Dataset records ▸

⁂

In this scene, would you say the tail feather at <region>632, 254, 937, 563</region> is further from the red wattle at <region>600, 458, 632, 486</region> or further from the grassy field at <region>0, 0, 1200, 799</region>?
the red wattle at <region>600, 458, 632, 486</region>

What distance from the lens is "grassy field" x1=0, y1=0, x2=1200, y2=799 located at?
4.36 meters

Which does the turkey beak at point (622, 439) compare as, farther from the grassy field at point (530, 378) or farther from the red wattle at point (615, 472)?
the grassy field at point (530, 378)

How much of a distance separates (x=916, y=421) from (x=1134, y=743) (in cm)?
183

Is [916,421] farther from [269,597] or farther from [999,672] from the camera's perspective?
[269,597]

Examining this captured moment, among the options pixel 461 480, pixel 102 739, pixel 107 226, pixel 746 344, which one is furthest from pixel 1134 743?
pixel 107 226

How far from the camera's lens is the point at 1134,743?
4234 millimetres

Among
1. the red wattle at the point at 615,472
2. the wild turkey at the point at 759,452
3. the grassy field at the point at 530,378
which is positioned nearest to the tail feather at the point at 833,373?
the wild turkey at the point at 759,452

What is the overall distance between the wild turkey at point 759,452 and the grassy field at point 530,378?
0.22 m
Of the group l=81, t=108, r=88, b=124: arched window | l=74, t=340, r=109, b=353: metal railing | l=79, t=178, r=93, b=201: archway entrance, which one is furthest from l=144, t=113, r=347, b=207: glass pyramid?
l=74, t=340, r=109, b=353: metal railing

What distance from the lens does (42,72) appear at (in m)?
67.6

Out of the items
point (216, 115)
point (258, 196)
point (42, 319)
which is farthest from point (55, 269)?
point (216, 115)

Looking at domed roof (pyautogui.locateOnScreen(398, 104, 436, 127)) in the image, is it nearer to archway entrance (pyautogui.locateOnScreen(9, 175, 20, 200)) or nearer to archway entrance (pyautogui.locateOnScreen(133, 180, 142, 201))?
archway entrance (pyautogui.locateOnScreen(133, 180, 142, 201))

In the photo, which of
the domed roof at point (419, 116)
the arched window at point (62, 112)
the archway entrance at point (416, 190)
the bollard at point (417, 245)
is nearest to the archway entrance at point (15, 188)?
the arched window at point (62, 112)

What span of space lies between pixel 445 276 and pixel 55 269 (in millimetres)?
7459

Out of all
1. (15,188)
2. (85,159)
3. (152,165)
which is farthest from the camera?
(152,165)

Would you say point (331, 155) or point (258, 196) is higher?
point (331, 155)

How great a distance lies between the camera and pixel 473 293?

⁂

What the task requires ▸
Please put everything from the line containing "What span of" down to the end of the listing into a Markdown table with the columns Row and Listing line, skipping blank lines.

Full output ▸
| Row | Listing line |
|---|---|
| 1 | What span of space lies between pixel 445 276 and pixel 55 269 (in millimetres)? |
| 2 | 7459 |
| 3 | Out of all |
| 4 | 1. (15,188) |
| 5 | 2. (85,159) |
| 6 | 3. (152,165) |
| 7 | which is farthest from the camera? |
| 8 | (152,165) |
| 9 | Would you say point (331, 155) or point (258, 196) is higher? |
| 10 | point (331, 155) |
| 11 | How great a distance lies between the camera and pixel 473 293? |